=== Trecho de origem ===
Como surgiu a Sexta-feira 13?


E eis que nos deparamos com a primeira sexta-feira 13 do ano. Para alguns um dia comum, como outro qualquer. Para outros, talvez a grande maioria, uma data recheada de simbolismo e significados, seja como prenúncio de boas coisas ou como indicativos de apuros pelo caminho. Mas o fato é que, popularizada pelo cinema com filmes de terror ou idealizada pelos interessados em assuntos místicos, a coincidência entre o dia 13 e aquele que para nós é o último dia útil da semana tem raízes muito mais antigas do que muitos poderiam pensar.

E uma delas certamente se refere àquele que é tido como o “Pai dos Números”, Pitágoras. O pensador grego que viveu no século VI a.C. acreditava que os números estavam na base de tudo o que havia na natureza, que assim podia ser conhecida em seus princípios essenciais através do estudo das propriedades numéricas. Para ele os números de 1 a 9 estavam mais próximos da divindade, sendo considerados puros e originais. Já aqueles formados por dois algarismos, com exceção do 11 e do 22, deveriam ser decompostos até se chegar a um dos números puros. Assim, o 13 seria pensado como 1 + 3, que daria origem ao 4, que no misticismo pitagórico se destaca pela formação das figuras geométricas regulares e equilibradas, como o quadrado e o retângulo, símbolos da razão e da objetividade. Uma característica portanto positiva num mundo moderno regido pelo conhecimento científico e pela precisão dos números.
===
O que se pede
Copie de novo tudo o que vai de "E eis que nos" até "muitos poderiam pensar." no texto sobre a sexta-feira 13, trocando "filmes de terror" por "livros de terror".
=== Dados apresentados ===
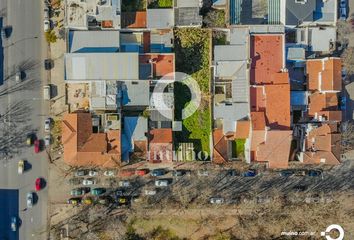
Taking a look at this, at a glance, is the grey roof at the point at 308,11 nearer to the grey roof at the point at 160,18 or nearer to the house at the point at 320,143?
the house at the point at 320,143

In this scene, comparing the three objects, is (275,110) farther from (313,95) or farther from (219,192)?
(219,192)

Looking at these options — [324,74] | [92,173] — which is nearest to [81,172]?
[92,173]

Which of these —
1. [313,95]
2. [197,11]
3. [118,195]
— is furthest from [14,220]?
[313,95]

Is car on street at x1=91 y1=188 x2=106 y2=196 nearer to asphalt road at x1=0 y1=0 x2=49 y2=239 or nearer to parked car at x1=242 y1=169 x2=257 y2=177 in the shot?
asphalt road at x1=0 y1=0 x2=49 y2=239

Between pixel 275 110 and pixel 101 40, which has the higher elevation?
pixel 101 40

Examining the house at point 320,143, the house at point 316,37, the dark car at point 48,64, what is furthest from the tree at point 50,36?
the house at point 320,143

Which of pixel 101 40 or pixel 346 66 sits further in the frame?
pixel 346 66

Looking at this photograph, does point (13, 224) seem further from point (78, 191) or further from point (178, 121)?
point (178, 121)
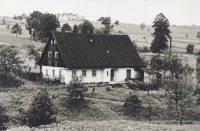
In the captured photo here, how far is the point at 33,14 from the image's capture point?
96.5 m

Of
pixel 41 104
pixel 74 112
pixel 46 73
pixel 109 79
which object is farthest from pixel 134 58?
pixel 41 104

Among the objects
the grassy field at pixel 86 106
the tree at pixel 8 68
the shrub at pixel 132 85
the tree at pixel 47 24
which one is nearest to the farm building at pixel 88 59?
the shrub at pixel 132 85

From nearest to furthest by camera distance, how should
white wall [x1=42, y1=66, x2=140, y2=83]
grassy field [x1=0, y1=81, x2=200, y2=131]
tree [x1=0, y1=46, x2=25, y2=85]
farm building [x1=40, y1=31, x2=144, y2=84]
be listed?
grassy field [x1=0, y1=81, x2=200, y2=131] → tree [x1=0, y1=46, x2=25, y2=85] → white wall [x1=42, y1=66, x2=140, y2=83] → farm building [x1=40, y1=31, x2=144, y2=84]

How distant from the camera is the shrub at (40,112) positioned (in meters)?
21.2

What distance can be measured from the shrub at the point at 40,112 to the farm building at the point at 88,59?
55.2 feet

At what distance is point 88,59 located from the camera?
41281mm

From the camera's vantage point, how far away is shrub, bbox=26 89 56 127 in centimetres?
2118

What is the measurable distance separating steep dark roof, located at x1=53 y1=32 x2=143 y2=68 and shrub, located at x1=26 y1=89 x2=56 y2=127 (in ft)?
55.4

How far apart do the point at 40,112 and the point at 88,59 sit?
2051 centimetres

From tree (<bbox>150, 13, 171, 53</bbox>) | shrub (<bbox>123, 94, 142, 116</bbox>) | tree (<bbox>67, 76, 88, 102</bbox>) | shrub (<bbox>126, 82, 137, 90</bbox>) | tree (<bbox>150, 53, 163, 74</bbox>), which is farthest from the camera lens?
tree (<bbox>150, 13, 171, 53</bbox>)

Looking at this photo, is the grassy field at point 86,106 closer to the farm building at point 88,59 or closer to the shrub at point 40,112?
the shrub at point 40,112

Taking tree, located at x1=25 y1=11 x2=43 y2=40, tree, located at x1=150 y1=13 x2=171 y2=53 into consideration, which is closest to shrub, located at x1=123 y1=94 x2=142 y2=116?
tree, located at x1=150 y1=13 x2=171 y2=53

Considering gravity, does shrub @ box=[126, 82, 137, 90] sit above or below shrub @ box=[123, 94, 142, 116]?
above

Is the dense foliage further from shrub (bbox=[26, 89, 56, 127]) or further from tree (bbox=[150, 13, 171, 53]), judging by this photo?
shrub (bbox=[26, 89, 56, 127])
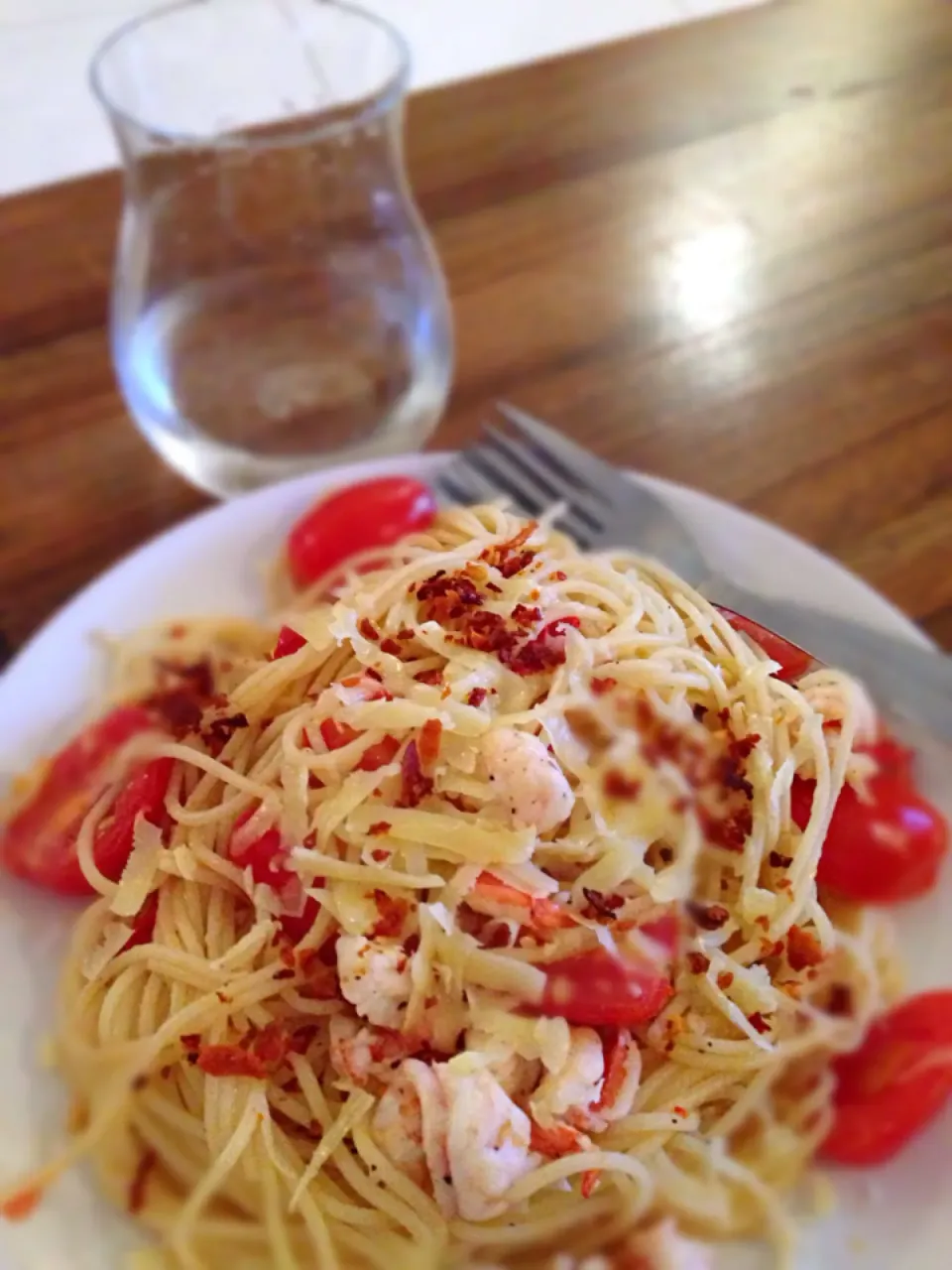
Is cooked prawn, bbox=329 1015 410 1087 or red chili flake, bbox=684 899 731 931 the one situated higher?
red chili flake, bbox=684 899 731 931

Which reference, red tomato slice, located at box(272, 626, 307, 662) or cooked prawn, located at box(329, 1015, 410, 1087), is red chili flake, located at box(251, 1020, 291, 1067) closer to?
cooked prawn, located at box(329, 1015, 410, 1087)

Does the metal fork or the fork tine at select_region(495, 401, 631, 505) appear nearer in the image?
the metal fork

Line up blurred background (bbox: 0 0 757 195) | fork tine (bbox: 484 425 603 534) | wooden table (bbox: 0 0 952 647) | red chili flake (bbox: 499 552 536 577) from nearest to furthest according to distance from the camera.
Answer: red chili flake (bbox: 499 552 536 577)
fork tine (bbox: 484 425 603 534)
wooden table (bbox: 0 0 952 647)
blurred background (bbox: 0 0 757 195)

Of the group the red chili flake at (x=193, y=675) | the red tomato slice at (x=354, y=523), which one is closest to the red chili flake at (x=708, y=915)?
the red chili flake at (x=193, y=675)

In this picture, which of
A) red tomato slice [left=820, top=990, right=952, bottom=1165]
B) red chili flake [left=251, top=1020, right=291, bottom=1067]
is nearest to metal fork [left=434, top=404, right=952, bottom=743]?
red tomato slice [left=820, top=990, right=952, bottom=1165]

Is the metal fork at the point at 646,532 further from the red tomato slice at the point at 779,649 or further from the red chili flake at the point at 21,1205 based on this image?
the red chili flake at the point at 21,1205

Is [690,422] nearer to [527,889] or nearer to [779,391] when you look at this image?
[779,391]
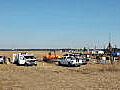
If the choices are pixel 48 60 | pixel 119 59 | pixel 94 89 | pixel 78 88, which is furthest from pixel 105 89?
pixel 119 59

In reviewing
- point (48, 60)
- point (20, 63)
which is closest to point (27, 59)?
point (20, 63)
===
=== Dados apresentados ===
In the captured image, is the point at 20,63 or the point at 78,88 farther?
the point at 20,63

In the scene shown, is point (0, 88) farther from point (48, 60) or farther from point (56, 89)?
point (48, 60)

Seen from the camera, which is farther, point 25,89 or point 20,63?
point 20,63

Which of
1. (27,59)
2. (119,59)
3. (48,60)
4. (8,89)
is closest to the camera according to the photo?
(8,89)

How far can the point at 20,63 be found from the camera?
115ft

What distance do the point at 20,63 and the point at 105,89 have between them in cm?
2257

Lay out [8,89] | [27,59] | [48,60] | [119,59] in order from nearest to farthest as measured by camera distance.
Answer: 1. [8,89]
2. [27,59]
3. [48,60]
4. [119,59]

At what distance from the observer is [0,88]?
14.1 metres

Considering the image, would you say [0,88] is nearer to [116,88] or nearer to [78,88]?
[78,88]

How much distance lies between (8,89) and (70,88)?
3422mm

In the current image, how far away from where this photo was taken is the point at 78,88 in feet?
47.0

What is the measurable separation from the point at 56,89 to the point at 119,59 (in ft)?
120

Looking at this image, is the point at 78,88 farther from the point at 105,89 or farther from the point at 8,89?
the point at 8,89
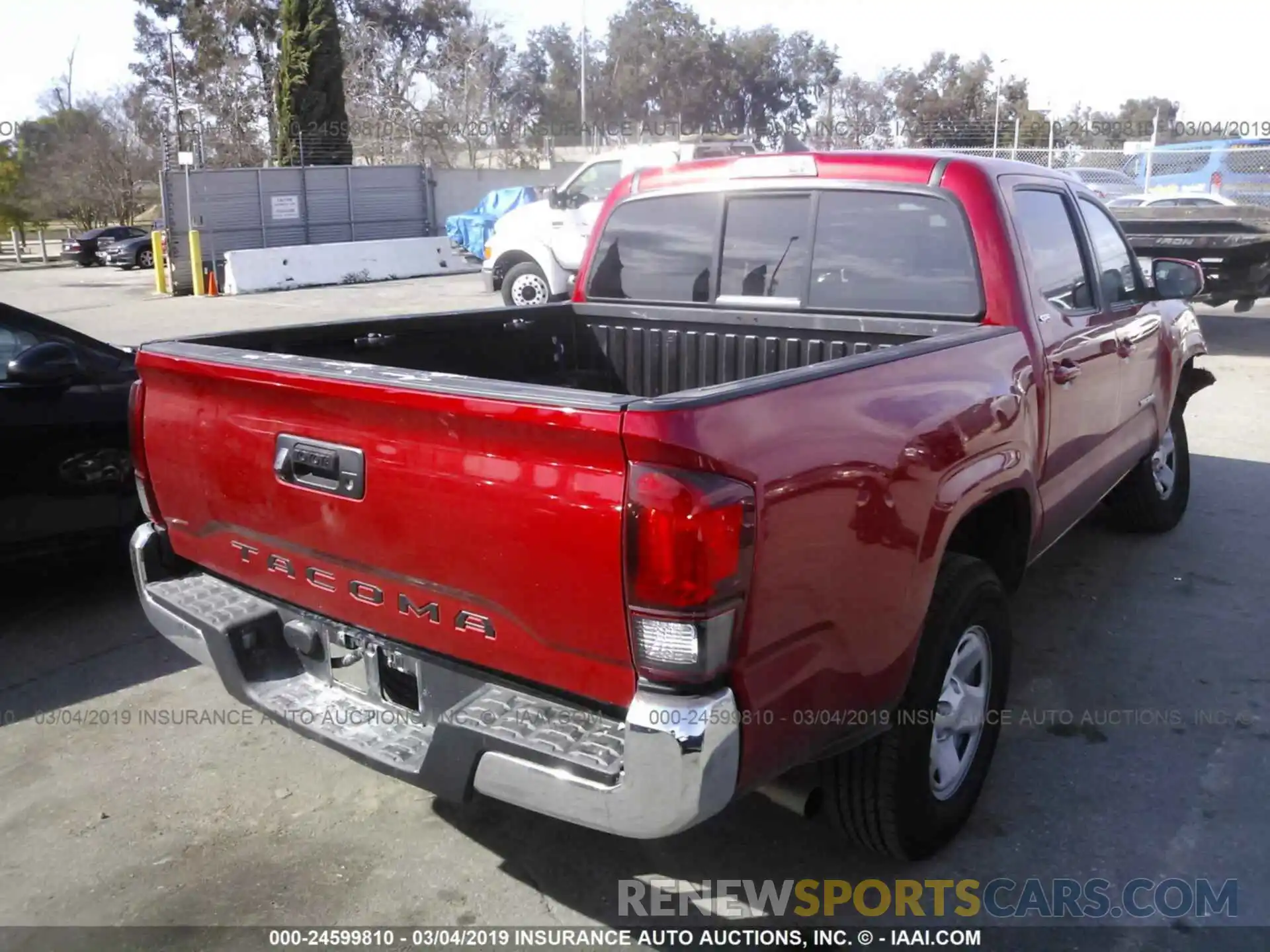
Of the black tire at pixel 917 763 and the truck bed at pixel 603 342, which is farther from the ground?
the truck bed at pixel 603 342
===
Resposta esperada
E eis que nos deparamos com a primeira sexta-feira 13 do ano. Para alguns um dia comum, como outro qualquer. Para outros, talvez a grande maioria, uma data recheada de simbolismo e significados, seja como prenúncio de boas coisas ou como indicativos de apuros pelo caminho. Mas o fato é que, popularizada pelo cinema com livros de terror ou idealizada pelos interessados em assuntos místicos, a coincidência entre o dia 13 e aquele que para nós é o último dia útil da semana tem raízes muito mais antigas do que muitos poderiam pensar.